Few events are bigger in the world of corporate health care than JPMorgan Chase’s annual conference in San Francisco. And this year, much of the buzz seems to surround the prospect of more deals.

More than a few major drug makers have mentioned a desire to pursue takeovers this year to help add new products, according to news reports.

Such attitudes have been prevalent in the health care industry for some time. The sector has been one of the busier areas of focus for deal makers, as drug makers look to refill their product pipelines, and service providers look to gain scale and move into complementary businesses.

Health care transactions comprised about 8.5 percent of deals announced globally last year, according to Thomson Reuters.

Among the potential buyers is Bristol-Myers Squibb, whose chief financial officer told Bloomberg News that the company remains interested in buying new drugs, despite disappointing returns on the nearly $8 billion it’s spent on deals over the past three years. This time, it will look more to drugs in the earlier stages of testing.

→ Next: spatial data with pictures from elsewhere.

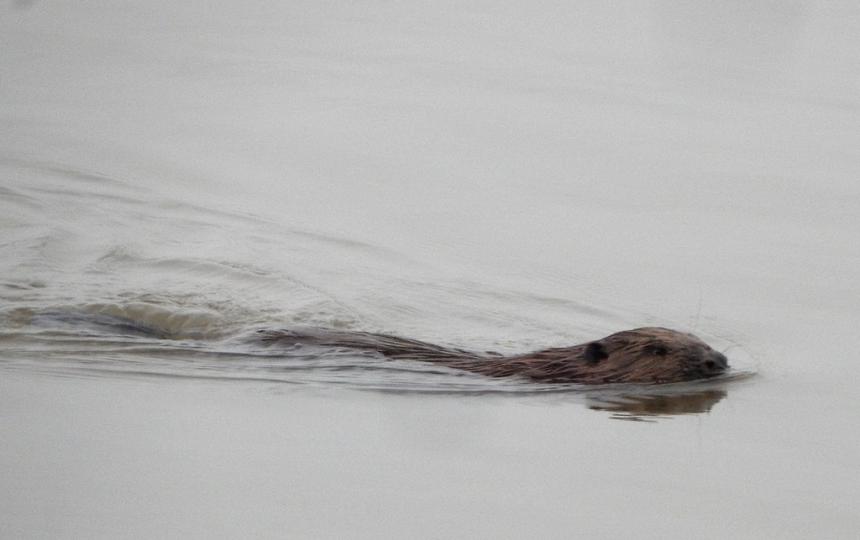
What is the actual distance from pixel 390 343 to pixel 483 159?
194 inches

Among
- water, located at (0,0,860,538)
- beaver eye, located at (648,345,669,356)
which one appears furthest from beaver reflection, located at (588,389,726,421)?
beaver eye, located at (648,345,669,356)

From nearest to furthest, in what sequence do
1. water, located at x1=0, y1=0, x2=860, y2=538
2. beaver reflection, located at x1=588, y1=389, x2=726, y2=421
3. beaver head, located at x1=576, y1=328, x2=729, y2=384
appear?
water, located at x1=0, y1=0, x2=860, y2=538
beaver reflection, located at x1=588, y1=389, x2=726, y2=421
beaver head, located at x1=576, y1=328, x2=729, y2=384

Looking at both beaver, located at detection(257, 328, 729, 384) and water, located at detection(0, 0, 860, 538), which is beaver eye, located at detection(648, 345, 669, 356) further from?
water, located at detection(0, 0, 860, 538)

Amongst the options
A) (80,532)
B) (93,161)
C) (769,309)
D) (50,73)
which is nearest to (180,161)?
(93,161)

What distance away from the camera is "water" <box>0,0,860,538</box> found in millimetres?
5258

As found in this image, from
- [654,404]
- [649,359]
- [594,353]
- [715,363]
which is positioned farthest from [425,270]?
[654,404]

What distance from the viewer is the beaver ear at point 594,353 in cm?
679

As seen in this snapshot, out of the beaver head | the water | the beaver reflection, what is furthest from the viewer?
the beaver head

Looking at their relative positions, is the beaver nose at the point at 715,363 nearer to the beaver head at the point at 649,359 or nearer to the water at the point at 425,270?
the beaver head at the point at 649,359

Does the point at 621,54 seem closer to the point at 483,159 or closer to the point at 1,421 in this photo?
the point at 483,159

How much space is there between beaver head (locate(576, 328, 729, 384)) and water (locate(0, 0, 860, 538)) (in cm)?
10

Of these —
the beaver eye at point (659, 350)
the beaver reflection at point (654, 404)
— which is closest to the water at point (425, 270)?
the beaver reflection at point (654, 404)

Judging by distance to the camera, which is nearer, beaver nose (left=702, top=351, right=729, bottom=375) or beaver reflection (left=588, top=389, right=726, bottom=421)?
Answer: beaver reflection (left=588, top=389, right=726, bottom=421)

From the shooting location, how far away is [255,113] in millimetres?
13727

Here’s what Charles Bancroft, Bristol-Myers’ chief financial officer, told the news service:

“We have to take bets sometimes,” Bancroft said. “A really good company shows they can be adaptable and flexible to the environment they find themselves in at any given time.”

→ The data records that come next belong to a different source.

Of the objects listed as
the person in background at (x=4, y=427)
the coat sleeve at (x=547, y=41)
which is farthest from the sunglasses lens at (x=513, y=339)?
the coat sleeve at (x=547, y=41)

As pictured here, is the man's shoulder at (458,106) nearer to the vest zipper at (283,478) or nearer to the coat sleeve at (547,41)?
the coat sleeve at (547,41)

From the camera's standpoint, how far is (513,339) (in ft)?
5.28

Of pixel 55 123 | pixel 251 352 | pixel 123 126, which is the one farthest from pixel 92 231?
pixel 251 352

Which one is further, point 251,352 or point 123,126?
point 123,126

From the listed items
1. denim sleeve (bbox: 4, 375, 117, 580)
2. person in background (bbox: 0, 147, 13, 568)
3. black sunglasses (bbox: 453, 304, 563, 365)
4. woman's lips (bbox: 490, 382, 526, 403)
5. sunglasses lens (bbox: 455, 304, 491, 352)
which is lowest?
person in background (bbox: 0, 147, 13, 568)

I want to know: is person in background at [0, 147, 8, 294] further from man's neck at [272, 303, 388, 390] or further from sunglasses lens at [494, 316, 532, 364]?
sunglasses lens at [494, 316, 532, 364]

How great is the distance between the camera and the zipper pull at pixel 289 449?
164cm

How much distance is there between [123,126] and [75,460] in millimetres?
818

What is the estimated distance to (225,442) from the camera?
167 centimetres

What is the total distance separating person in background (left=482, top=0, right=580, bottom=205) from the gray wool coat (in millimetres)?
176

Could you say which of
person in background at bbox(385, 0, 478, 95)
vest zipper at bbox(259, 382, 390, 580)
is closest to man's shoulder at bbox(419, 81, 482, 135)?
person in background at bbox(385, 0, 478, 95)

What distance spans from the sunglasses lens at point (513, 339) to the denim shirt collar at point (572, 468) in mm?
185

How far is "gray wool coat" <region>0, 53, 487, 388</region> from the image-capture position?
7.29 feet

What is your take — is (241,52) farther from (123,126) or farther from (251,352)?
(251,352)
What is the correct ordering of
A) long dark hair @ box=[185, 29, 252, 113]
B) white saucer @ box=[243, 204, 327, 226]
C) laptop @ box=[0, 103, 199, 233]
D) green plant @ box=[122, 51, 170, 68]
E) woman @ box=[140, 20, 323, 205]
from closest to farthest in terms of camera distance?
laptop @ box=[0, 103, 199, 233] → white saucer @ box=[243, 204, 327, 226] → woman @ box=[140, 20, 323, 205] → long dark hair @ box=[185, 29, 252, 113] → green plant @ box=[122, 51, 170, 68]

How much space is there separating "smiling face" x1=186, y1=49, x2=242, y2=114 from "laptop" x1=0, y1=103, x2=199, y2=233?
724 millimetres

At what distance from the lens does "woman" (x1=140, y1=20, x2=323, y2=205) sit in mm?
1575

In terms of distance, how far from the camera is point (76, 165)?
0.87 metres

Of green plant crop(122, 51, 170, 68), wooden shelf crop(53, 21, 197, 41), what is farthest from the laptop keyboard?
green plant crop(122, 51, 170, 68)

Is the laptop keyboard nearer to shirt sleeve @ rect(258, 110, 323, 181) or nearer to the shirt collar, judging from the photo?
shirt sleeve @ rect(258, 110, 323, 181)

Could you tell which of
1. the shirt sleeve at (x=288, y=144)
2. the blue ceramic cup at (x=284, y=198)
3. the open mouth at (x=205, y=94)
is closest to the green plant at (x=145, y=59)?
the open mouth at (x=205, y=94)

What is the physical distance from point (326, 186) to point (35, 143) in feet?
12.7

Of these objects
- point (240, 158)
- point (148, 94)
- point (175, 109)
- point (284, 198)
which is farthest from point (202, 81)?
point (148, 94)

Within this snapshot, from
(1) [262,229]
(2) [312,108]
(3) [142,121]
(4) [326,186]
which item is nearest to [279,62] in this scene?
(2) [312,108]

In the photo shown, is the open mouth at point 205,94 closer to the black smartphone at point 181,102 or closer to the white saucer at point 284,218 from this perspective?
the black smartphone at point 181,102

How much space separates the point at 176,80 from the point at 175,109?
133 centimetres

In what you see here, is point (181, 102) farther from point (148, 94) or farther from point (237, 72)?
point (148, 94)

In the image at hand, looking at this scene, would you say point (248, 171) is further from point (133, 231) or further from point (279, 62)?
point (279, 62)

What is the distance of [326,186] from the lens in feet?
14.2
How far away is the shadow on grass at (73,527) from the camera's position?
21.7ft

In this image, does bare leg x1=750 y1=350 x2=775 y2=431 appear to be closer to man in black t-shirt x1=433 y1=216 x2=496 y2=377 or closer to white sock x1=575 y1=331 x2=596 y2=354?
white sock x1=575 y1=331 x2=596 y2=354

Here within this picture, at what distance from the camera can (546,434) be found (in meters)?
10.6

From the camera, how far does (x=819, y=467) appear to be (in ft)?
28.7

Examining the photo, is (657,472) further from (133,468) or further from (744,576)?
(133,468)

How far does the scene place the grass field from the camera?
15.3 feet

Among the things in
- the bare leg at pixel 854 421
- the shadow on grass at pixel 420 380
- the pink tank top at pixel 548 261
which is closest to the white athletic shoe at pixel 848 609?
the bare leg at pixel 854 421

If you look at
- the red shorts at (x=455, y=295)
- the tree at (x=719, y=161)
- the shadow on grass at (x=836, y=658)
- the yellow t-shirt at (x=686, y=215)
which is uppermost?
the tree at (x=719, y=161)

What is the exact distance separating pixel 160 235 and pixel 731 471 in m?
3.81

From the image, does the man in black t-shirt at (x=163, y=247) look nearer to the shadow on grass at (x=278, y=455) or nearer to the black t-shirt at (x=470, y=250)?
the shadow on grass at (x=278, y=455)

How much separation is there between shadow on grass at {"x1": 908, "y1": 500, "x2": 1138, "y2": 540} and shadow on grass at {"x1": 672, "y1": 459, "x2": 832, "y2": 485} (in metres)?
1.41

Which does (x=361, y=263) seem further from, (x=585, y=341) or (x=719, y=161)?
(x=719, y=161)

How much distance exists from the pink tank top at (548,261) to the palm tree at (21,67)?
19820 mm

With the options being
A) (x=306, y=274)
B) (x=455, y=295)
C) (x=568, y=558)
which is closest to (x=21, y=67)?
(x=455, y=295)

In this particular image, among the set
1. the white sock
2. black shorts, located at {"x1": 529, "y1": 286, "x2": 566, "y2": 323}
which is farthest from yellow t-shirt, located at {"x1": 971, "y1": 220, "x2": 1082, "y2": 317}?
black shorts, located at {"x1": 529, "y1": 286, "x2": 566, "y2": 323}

Teva Pharmaceuticals also spoke of looking to deals as a growth strategy once more, after taking a sabbatical from being one of the most merger-focused pharmaceutical companies.

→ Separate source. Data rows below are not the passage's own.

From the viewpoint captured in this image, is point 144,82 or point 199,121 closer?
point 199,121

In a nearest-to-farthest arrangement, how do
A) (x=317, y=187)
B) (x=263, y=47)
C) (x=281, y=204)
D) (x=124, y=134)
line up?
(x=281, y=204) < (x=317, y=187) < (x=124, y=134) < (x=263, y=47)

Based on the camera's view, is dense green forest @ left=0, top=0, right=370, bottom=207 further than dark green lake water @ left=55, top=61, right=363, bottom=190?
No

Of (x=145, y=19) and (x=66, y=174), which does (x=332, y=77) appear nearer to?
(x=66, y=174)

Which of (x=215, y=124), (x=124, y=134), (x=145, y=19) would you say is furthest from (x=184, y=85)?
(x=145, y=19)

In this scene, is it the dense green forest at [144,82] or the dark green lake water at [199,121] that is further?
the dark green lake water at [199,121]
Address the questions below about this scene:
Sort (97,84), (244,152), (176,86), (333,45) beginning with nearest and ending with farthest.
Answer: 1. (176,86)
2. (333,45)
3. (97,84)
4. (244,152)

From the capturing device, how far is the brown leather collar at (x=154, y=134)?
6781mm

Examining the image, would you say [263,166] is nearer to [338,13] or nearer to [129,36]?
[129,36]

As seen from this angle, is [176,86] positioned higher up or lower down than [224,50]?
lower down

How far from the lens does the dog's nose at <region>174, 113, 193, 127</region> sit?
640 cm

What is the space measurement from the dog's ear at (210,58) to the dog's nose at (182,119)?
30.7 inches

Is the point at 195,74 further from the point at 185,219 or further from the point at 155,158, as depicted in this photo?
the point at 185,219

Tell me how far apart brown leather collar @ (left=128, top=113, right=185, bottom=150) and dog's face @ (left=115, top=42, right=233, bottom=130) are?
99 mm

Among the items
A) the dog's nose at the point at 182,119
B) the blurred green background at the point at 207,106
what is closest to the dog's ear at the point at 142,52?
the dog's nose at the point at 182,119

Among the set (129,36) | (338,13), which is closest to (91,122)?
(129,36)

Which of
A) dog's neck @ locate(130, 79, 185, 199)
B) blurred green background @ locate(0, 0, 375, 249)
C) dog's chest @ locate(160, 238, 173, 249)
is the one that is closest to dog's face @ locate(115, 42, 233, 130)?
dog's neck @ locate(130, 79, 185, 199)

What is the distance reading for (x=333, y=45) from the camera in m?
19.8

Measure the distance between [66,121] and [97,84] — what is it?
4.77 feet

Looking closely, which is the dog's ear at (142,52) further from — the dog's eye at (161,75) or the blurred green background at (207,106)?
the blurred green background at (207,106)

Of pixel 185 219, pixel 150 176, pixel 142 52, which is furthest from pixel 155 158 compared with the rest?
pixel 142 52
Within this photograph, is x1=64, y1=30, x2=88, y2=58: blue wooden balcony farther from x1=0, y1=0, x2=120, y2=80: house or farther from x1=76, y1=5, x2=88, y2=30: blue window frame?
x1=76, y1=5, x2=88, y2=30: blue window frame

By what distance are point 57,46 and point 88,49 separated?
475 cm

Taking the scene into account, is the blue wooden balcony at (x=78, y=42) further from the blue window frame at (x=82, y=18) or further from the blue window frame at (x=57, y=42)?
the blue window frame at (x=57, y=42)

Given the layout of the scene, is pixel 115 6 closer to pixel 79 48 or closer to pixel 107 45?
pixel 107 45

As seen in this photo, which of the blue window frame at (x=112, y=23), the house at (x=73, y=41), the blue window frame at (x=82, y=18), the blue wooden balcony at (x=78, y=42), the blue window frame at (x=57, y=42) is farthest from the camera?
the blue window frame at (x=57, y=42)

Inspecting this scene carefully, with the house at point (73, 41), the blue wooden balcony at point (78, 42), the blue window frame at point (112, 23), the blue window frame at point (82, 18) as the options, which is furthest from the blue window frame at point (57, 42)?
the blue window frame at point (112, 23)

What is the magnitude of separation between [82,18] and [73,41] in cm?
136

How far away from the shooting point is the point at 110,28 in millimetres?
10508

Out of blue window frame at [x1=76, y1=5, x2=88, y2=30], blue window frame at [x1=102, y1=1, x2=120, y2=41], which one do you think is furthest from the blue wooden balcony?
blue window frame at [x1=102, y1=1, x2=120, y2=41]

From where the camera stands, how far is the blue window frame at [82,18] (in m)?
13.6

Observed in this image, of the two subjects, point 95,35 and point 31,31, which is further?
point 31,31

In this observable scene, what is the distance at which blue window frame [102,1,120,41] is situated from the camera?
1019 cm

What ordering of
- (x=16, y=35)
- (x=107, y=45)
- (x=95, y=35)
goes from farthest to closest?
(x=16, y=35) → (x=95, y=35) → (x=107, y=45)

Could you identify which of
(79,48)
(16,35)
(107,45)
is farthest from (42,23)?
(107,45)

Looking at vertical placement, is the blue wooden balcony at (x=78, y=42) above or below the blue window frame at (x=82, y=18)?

From Bloomberg’s account of comments by Eyal Desheh, Teva’s chief financial officer:

“We have to do the clever deals that Teva was so good at doing in the past,” Chief Financial Officer Eyal Desheh said yesterday at a JPMorgan Chase & Co. health-care conference in San Francisco. “The ones that you can buy one and one and get to two, I know it’s a cliché. But we’re very good at doing that. And I think that these are the kind of deals that we’ll be looking at in the future.”

And Covidien, the medical device maker that was spun off from Tyco, said that it plans to use its free cash flow for strategic acquisitions, according to a transcription of comments by Joe Almeida, the company’s chairman and chief executive.

More from Mr. Almeida’s presentation:

Covidien has the preference of spending money and acquisitions that will deliver strategically and financially to our shareholders. And it is important to understand that the acquisition world is very opportunistic and any time the Covidien has cash sitting in its balance sheet will not sit there for long.